EXERCISE INSTRUCTIONS →
- A) Reproduce word for word the stretch of the paper on personal space for service robots from "Personal space is the" through "the person [2].".
- B) Write a continuation of the paper on personal space for service robots, starting after its last sentence.

Abstract
This paper focuses on the determination of active personal space (APS) for a service robot based on emotional status. This is required for human-robot interaction at ease. Here, APS means the active distance (relative distance during interaction and action) between the robot and the human. APS is a function of emotion both in the human and in the robot. The other factors which are considered here are age, height, familiarity with robot, and relative motion between robot and human. According to these factors, the changes in APS are shown with graphs. During the experiments two robot emotions are considered: normal and angry. The causes of variation of APS based on the two modes are also explained.
Keywords
1. Introduction
Since advancements in modern artificial intelligence systems, human interaction with robots has been of paramount importance, especially where humans and robots work together. Observing this interaction from different viewpoints, researchers have developed the concept of active personal space (APS). APS means the space that should be maintained between human and robot. APS plays a vital role in ensuring safety and comfort. That is, there should be a safe distance between the robot and the human or other objects. The objectives now are therefore to ascertain how this distance will be optimized, whether there will be any advantages gained by achieving this, whether the optimization will help to improve the condition of robots, how humans will react, what effect emotional states will have on APS, etc.
Personal space is the region surrounding a person, which he or she regards as his own, psychologically. Most people value their personal space and feel discomfort, anger, or anxiety when their personal space is encroached upon [1]. A number of relationships may allow personal space to be modified, for example with family members, partners, friends, and close acquaintances, where there is a greater degree of trust and knowledge of the person [2].

DATA FOR ANALYSIS →
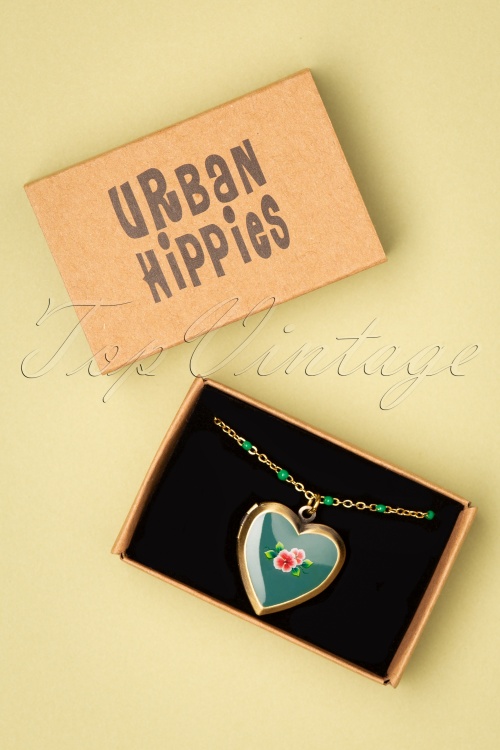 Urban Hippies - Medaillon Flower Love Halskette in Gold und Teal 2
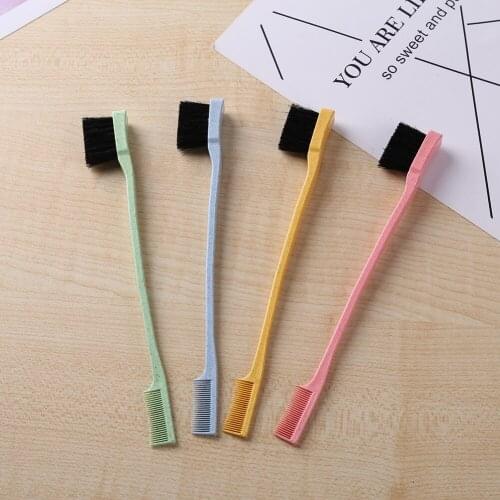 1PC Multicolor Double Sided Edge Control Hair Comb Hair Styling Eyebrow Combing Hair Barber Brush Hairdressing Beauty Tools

...

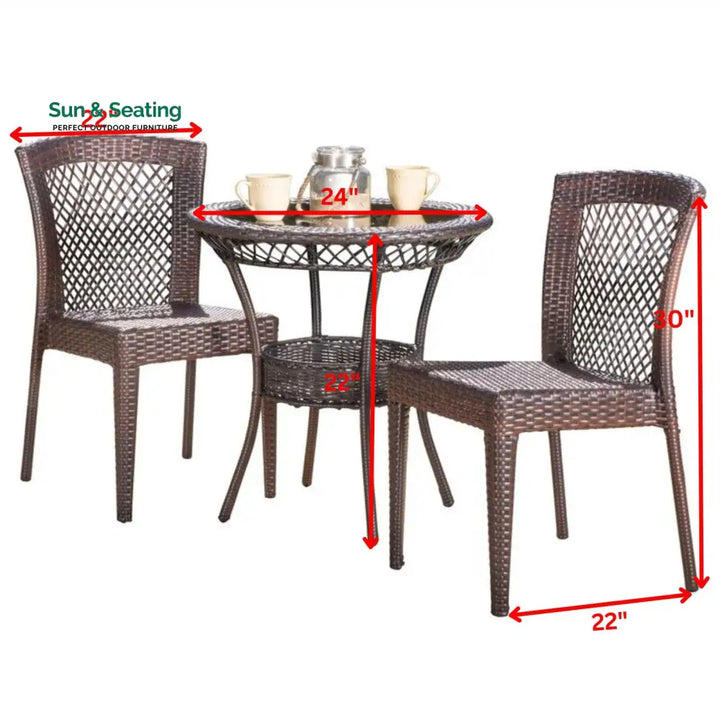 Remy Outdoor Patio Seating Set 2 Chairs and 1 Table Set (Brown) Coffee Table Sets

TASK RESPONSES →
- A)
Personal space is the region surrounding a person, which he or she regards as his own, psychologically. Most people value their personal space and feel discomfort, anger, or anxiety when their personal space is encroached upon [1]. A number of relationships may allow personal space to be modified, for example with family members, partners, friends, and close acquaintances, where there is a greater degree of trust and knowledge of the person [2].

- B)
The scope of this research mainly includes the findings on APS during the interaction of a human with a service robot.
When a robot approaches or passes a human, there should of course be a safe distance between them for the comfort of the human. An avoidance algorithm is therefore necessary so that the robot will not cross into personal space. In addition, it is necessary for the robot itself to have a sense of APS when interacting with humans and to act according to the human mode, as APS varies drastically with respect to culture, functions, environment, etc.
In this study, at first a service robot (as shown in Figure 1a) is made to be used during data collection. This robot is used for two modes of emotion: normal mode (Figure 1b) and angry mode (Figure 1c)

(a) Appearance of the service robot under consideration; (b) Robot face in normal state; (c) Robot face with red eye (glowing eye), showing anger.
Section 2 describes briefly the related works about active personal space. Using the service robot several experiments are performed as discussed in Section 3. The findings are discussed in Section 4. A conclusion is presented and suggestions for future development are mentioned in Section 5.
2. Related Works
Emotions are crucial for social intelligence, as shown in Figure 2. This is particularly true for agents with limited resources [3] and for cooperative tasks [4–7]. It has been observed that introducing emotional intelligence may lead to more autonomous and efficient robots and robotic teams [5], and can improve group performance [6]. As emotion acts like compressed information [8], in which a lot of different information and internal statuses are incorporated, it can provide some motivation to activate actions/reactions to events [5, 9–11] or make communication between agents easier. In direct interaction among agents, it is necessary to find a comfort APS, which is highly dependent on the emotional status of both agents. There are wide areas of research where emotion is used for human-robot interaction [12–14], in which the concept of APS and its dependence on emotions can be incorporated for further advancement.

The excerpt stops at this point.